[Image and question rows]
--- Begin ---
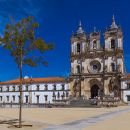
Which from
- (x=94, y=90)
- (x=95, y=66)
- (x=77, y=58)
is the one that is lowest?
(x=94, y=90)

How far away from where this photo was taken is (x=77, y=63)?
84.3 meters

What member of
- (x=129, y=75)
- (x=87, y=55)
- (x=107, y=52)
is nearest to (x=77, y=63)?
(x=87, y=55)

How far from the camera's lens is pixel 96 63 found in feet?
270

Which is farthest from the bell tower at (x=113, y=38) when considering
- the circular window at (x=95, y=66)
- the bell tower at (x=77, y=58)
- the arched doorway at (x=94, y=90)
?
the arched doorway at (x=94, y=90)

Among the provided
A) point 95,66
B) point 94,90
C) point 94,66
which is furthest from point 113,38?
point 94,90

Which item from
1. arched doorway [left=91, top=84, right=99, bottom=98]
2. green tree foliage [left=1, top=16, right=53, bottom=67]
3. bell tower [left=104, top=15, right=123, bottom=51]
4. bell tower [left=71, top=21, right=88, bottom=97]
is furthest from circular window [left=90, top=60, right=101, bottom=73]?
green tree foliage [left=1, top=16, right=53, bottom=67]

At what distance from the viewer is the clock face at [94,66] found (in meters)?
82.0

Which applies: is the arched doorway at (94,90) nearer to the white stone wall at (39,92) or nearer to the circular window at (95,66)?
the circular window at (95,66)

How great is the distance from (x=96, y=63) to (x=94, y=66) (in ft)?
3.28

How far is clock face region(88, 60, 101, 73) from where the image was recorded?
82.0 meters

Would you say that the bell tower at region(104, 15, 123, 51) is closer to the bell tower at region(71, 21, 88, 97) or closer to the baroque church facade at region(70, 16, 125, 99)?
the baroque church facade at region(70, 16, 125, 99)

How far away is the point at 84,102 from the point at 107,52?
1783cm

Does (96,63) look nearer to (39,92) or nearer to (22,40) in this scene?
(39,92)

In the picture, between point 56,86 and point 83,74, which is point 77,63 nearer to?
point 83,74
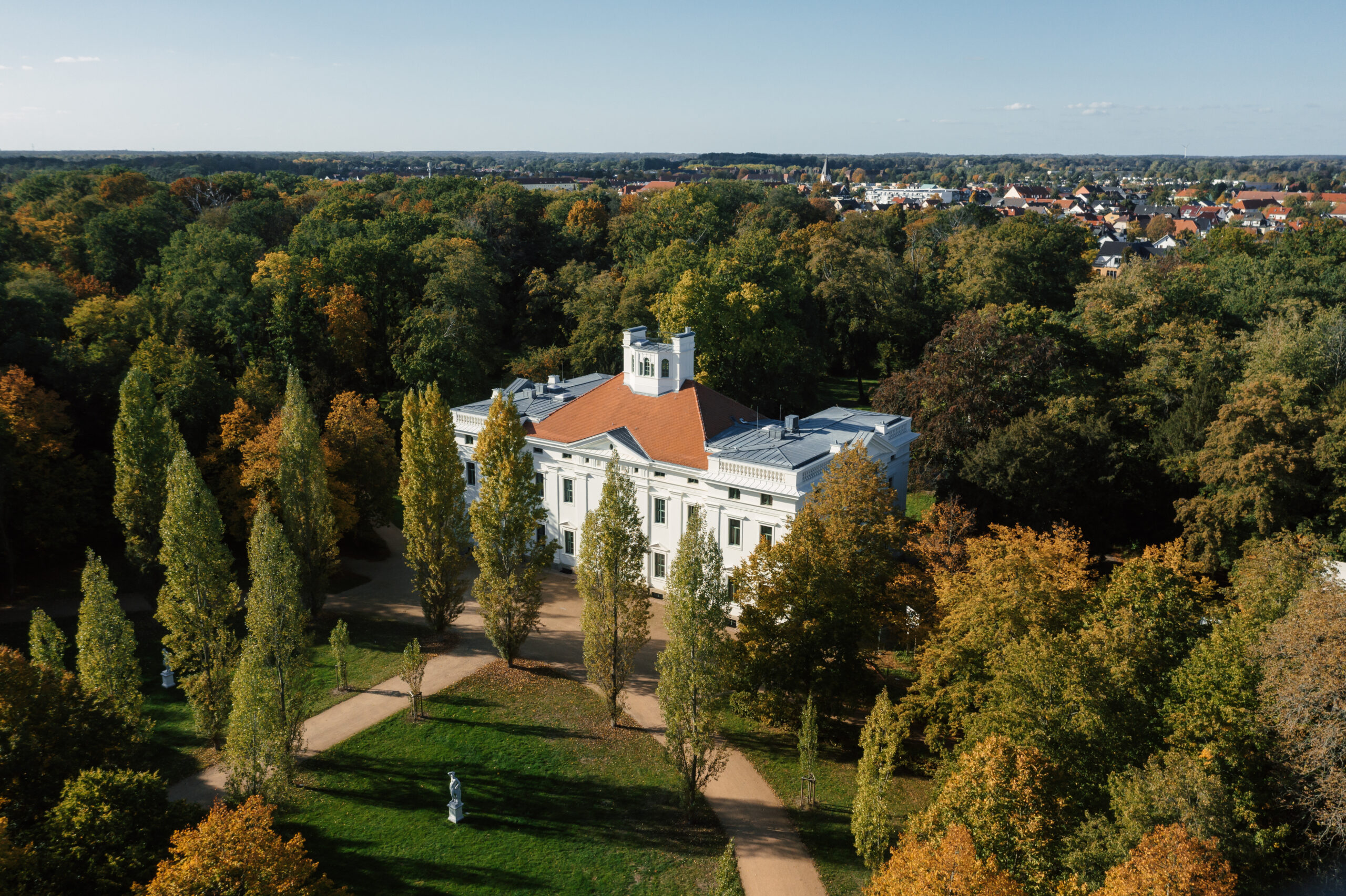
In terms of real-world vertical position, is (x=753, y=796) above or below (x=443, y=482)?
below

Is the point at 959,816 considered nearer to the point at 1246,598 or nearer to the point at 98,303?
the point at 1246,598

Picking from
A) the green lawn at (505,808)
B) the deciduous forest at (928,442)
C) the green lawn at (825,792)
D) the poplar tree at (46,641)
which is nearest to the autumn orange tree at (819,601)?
the deciduous forest at (928,442)

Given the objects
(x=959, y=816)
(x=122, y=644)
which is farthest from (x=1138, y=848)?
(x=122, y=644)

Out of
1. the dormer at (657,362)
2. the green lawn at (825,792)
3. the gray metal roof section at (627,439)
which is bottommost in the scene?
the green lawn at (825,792)

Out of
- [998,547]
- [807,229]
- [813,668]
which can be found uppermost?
[807,229]

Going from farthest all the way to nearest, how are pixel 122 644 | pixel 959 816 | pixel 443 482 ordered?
pixel 443 482 → pixel 122 644 → pixel 959 816

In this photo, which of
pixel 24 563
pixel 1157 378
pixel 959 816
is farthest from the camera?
pixel 1157 378

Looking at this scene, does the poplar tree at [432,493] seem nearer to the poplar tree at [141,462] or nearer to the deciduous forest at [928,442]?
the deciduous forest at [928,442]
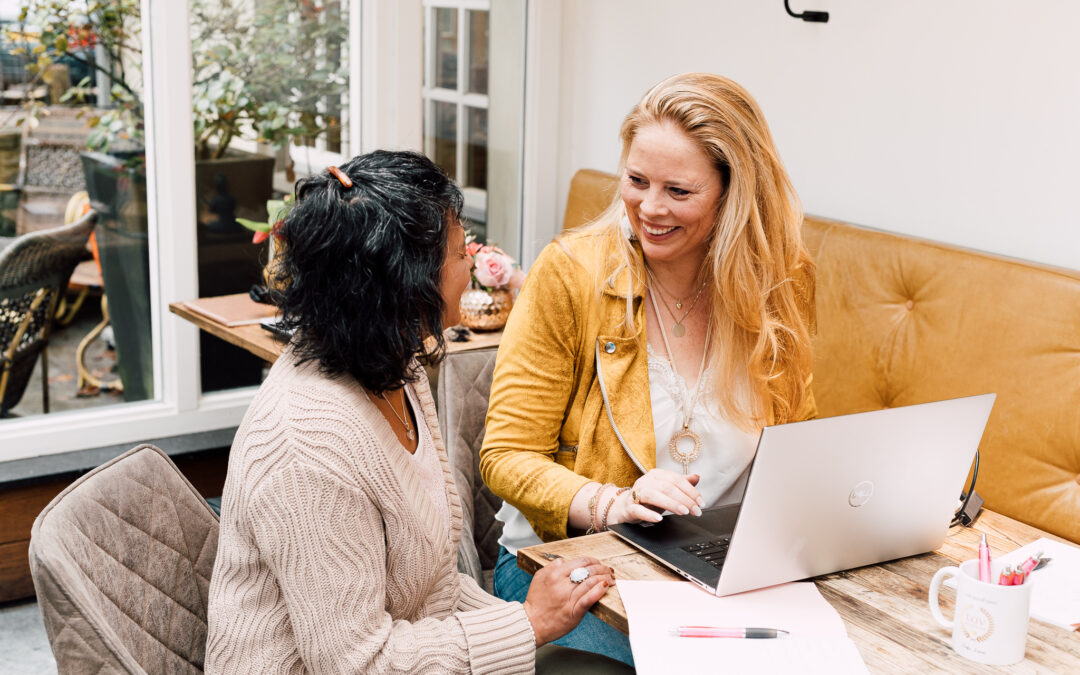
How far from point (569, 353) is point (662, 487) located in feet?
1.10

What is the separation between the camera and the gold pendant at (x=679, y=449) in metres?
1.68

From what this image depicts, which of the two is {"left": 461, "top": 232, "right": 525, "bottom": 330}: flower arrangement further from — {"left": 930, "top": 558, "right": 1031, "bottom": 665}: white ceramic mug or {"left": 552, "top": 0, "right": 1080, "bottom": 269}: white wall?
{"left": 930, "top": 558, "right": 1031, "bottom": 665}: white ceramic mug

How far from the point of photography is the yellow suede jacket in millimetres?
1657

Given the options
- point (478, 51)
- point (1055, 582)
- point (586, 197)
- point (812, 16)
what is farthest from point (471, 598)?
point (478, 51)

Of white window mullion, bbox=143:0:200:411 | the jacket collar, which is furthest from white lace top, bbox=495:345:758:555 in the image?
white window mullion, bbox=143:0:200:411

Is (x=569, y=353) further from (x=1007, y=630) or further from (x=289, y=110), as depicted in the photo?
(x=289, y=110)

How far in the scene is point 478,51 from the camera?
10.8ft

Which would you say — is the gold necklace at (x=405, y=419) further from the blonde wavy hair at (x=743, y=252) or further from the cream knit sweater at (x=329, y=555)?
the blonde wavy hair at (x=743, y=252)

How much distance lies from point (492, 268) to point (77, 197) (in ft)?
3.90

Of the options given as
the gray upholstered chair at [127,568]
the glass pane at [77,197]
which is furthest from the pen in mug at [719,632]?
the glass pane at [77,197]

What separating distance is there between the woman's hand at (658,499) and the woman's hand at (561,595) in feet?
0.41

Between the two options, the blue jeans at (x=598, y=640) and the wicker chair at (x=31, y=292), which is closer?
the blue jeans at (x=598, y=640)

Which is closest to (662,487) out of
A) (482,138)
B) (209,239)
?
(209,239)

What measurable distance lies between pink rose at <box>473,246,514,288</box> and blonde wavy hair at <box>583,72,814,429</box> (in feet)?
2.33
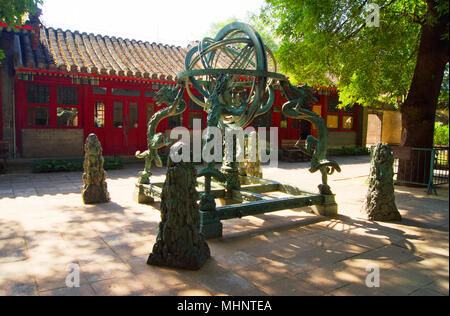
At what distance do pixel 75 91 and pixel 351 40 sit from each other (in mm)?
8589

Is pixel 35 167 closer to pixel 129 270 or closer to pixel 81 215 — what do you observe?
pixel 81 215

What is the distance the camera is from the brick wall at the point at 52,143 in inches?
433

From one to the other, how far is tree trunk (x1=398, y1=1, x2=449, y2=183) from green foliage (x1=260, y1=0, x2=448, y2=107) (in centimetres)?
44

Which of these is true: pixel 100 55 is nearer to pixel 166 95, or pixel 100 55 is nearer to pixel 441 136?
pixel 166 95

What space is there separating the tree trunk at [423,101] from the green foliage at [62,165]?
26.8 ft

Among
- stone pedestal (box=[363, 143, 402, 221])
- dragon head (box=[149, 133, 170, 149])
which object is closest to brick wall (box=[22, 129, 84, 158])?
dragon head (box=[149, 133, 170, 149])

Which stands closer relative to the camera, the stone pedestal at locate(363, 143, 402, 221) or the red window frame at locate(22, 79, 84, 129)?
the stone pedestal at locate(363, 143, 402, 221)

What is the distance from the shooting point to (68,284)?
295 centimetres

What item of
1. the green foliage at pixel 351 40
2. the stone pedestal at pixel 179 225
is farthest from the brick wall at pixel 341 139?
the stone pedestal at pixel 179 225

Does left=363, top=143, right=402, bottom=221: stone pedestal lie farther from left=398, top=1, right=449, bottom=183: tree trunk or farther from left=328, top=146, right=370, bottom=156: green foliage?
left=328, top=146, right=370, bottom=156: green foliage

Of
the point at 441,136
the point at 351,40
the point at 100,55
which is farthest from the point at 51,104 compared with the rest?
the point at 441,136

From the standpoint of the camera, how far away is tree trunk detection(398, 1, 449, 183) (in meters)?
7.52

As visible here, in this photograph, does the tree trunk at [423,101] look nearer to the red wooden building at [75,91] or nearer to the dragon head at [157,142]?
the dragon head at [157,142]

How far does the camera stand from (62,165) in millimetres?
10344
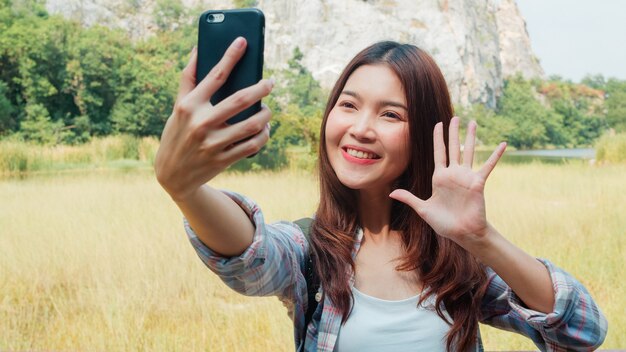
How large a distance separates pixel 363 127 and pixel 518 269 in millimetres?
196

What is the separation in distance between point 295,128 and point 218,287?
2.73 metres

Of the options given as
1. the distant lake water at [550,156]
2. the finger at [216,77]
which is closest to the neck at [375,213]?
the finger at [216,77]

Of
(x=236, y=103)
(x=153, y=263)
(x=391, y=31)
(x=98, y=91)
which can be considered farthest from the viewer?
(x=391, y=31)

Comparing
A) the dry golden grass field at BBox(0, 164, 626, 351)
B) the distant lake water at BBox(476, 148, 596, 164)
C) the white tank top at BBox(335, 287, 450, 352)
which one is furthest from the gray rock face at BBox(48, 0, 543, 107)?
the white tank top at BBox(335, 287, 450, 352)

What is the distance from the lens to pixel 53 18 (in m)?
4.91

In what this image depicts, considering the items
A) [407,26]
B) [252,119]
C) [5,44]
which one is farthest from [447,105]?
[407,26]

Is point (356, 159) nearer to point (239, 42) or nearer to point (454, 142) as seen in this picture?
point (454, 142)

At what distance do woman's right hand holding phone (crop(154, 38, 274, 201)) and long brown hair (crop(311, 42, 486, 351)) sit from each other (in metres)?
0.24

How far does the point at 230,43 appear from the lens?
37 cm

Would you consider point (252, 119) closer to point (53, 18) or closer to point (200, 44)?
point (200, 44)

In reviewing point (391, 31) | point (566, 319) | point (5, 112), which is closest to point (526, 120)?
point (5, 112)

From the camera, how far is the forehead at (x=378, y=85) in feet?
1.93

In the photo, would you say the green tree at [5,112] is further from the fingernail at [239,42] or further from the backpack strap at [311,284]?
the fingernail at [239,42]

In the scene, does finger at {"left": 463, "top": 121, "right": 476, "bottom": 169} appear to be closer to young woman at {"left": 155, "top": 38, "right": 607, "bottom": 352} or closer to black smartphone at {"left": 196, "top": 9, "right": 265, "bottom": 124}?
young woman at {"left": 155, "top": 38, "right": 607, "bottom": 352}
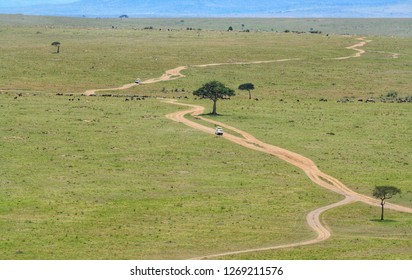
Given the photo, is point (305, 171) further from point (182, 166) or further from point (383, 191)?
point (383, 191)

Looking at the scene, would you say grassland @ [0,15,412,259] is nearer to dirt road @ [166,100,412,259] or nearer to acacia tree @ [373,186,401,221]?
dirt road @ [166,100,412,259]

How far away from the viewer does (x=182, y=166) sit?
77375 millimetres

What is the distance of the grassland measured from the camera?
180ft

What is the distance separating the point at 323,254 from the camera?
49938mm

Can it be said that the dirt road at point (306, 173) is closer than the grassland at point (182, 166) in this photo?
No

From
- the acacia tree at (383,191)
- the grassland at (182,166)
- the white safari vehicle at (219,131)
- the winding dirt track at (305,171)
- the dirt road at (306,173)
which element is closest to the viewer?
the grassland at (182,166)

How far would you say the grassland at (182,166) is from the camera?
5491 centimetres

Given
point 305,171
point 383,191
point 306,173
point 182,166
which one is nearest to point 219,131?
point 182,166

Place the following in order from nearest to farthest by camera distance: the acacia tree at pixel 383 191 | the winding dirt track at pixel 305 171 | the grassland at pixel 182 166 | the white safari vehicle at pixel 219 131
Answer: the grassland at pixel 182 166 < the winding dirt track at pixel 305 171 < the acacia tree at pixel 383 191 < the white safari vehicle at pixel 219 131

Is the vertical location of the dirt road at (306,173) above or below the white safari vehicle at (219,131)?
below

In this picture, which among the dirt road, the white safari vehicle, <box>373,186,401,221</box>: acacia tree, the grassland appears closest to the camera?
the grassland

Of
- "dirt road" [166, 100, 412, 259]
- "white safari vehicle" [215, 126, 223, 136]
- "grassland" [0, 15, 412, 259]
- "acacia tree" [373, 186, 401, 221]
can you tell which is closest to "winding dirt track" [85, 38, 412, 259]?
"dirt road" [166, 100, 412, 259]

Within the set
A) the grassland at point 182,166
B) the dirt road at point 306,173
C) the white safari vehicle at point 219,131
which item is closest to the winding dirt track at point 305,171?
the dirt road at point 306,173

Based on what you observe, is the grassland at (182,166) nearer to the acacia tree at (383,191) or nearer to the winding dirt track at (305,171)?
the winding dirt track at (305,171)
--- End ---
Given instruction:
Rewrite the part of the rows that begins with the line containing "Based on what" and continues through the end of the rows, replacing "acacia tree" with "thorn tree" and leaving everything else unchanged.

In response:
Based on what you observe, is the grassland at (182,166) nearer to the thorn tree at (383,191) or nearer to the winding dirt track at (305,171)?
the winding dirt track at (305,171)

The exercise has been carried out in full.